December 15 (Sat.) -8-
「黒井アンジュ……!」
葉沼と棚戸がテーブルを飛び越え、アンジュと対峙した。ツカサは椅子にもたれたまま動かない。耶麻だけははそそくさと、ツカサの陰に退避した。
「まだ夜明けまでもう少し時間があるかしらね。こんばんは」
「なぜここがわかった」
「見つけるの、苦労したのよ?」
アンジュはさらりと髪をかきあげ、挑発的に笑んだ。
「だけどこうしてあなたを見つけだしたのだから、私の勝ちでしょう?」
「ああ、そのようだ。――第一ラウンドはね」
ツカサの目くばせと共にかすかな風斬り音がして、アンジュの首に何かが巻きついた。
バチンッ、と火花が散った。
アンジュの身体が小さく跳ね、棒のように硬直しながら前へ倒れ込む。首からほどけた金属のワイヤーは、蛇のようにくねりながら棚戸の手の中に収まった。
「これで、動けない」
棚戸が抑揚なく言った。葉沼が用心深い足取りでアンジュに歩み寄っていく。アンジュがわずかに頭を動かした。
「電、気……」
「あなたはSPMではないようだ。体術さえ封じてしまえばそれで済む」
「……っ」
「黒井クリスはどこにいる?」
充分な間合いを保って、葉沼が立ち止まる。
「彼女はSPMなのだろう」
「SPM、“師”が求めている。どこだ」
棚戸も横に並んだ。そんな2人をアンジュが上目に見る。
「答えると、思う?」
「答えなかったとしても、直にその脳に聞くことができる」
「……できるかしら……?」
「2人とも。離れるんだ」
急にツカサが強い声を上げ、椅子を立った。葉沼と芝がすばやく道を開ける。もう少し、アンジュが顔を上げた。
視線がぶつかった。互いに探り合う。ふとツカサが眉をひそめ、そして。
「……君は、アンジュさんではないね」
断言した。瞬間、別方向から声が飛んだ。
「あーあ残念。もうちょっとくらいごまかせるかと思ったのに」
横長のテーブルの端にはいつの間にか、黒髪の幼い少女がちょこんと腰かけていた。足をぷらぷらさせながらツカサに顔を向け、にっと歯を見せる。
「でもまあ、“これ”があたしにもできるってわかったのは収穫かな?」
「黒井クリス――」
「いや」
目をすがめつつ、ツカサが葉沼を遮った。
「黒井……マリアさん、でいいのかな」
食堂の入り口近くに倒れていたはずのアンジュの姿はすでになく。マリアと呼ばれた黒髪の少女は、肯定も否定もなく、テーブルからひょいと飛び降りた。
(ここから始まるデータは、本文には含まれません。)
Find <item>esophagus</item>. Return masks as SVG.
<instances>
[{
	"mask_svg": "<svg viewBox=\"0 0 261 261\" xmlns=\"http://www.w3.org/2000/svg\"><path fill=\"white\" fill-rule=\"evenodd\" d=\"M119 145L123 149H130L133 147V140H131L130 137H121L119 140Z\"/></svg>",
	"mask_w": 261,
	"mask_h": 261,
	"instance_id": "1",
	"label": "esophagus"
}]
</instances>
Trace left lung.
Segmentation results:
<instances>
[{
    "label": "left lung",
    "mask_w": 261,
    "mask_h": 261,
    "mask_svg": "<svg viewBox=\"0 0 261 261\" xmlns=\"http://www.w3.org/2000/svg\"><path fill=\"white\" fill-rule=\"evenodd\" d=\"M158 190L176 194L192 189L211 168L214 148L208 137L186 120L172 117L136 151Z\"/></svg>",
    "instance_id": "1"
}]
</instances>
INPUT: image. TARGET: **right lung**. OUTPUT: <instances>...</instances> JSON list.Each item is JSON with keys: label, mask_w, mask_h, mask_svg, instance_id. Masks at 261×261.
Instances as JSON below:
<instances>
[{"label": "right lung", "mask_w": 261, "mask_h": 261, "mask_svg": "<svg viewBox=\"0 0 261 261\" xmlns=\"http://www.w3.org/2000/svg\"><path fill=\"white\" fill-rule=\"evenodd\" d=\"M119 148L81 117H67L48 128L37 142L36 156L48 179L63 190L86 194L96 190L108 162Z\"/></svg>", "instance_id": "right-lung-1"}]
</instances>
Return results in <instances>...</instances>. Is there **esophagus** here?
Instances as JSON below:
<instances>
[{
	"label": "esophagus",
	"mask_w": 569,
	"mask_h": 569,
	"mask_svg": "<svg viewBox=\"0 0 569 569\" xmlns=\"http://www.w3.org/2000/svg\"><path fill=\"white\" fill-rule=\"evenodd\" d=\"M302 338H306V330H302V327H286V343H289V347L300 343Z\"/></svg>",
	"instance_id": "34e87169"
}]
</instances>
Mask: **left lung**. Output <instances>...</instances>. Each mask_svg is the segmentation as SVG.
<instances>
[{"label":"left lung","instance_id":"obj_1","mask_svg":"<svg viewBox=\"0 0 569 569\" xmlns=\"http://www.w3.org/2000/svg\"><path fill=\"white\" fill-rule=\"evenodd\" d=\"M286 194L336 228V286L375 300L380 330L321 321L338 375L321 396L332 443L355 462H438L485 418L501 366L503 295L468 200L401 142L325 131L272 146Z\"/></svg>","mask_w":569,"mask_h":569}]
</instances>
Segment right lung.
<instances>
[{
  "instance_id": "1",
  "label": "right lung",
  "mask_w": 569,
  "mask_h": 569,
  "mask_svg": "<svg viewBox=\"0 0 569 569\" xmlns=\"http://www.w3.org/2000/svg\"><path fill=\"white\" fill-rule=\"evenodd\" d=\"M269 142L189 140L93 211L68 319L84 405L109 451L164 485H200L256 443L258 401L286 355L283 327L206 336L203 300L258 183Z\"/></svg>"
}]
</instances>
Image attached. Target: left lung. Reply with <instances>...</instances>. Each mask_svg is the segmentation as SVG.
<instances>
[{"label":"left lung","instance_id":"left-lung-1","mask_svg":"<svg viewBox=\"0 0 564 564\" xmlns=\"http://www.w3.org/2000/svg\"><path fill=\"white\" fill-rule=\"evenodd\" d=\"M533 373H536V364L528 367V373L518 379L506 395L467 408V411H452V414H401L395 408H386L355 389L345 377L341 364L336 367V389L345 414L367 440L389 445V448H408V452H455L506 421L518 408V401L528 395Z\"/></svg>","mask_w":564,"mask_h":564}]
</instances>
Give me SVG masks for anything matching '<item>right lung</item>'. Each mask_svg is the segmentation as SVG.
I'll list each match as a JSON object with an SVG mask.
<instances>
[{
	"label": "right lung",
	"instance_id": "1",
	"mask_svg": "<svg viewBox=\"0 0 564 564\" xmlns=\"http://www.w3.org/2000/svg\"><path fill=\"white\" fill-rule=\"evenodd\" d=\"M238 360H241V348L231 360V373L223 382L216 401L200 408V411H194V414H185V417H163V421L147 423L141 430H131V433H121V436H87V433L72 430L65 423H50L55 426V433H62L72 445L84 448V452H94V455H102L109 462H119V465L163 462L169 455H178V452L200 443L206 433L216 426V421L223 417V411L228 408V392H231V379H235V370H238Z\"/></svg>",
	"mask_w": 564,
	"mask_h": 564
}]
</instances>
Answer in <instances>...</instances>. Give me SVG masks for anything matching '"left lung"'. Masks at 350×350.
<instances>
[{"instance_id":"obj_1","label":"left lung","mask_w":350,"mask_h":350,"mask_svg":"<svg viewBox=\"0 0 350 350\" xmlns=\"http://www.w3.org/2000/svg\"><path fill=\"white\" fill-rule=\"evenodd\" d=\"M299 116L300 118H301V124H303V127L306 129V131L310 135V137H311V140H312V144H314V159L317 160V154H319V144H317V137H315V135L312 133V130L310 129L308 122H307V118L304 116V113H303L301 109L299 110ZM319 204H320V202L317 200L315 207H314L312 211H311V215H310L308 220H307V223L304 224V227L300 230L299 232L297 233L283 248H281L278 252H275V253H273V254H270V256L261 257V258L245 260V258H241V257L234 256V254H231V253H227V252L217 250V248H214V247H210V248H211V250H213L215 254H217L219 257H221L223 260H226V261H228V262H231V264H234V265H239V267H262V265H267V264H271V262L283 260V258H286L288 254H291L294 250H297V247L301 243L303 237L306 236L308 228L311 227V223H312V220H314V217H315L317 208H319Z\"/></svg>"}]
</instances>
「なるほど。こんなつっまんないゲーム仕掛けてきたのは、相川先生に接近して情報収集してやろうって魂胆もあったわけか。まあこっちもちょっとばかし同じコトさせてもらったけどねー」
少女がくすくすと笑う。ツカサも苦い笑みを浮かべた。
「多少ならば読まれるのは覚悟の上だったよ。干渉が多人数になるほど、どうしても精神の“壁”は薄くなる」
「お互い様だけどね」
「それでもまさか、ついでのごとく技を盗まれるとは思わなかったよ」
「精神干渉による視覚の惑乱。なかなかおもしろかったよ。おかげで他のお仲間とやり合わなくてすんだし」
「そういうことでもなかったら、見張りに立っているはずのリョウとアシヤを疑ってしまうな」
「で?」
少女がじっとツカサを見据える。――金色の瞳。同じ“M”の血統である証だ。
しかし少女の視線に友好の色は微塵も見受けられない。
「ボーナスゲームも乗り切ったわけだけど? あたし達にだけ負けたらペナルティなんてずるいじゃない。そっちも何か、罰ゲームをしてよ」
「……。もっともだね。仕方ないな」
抗議するような葉沼の目配せを無視して、ツカサは肩をすくめた。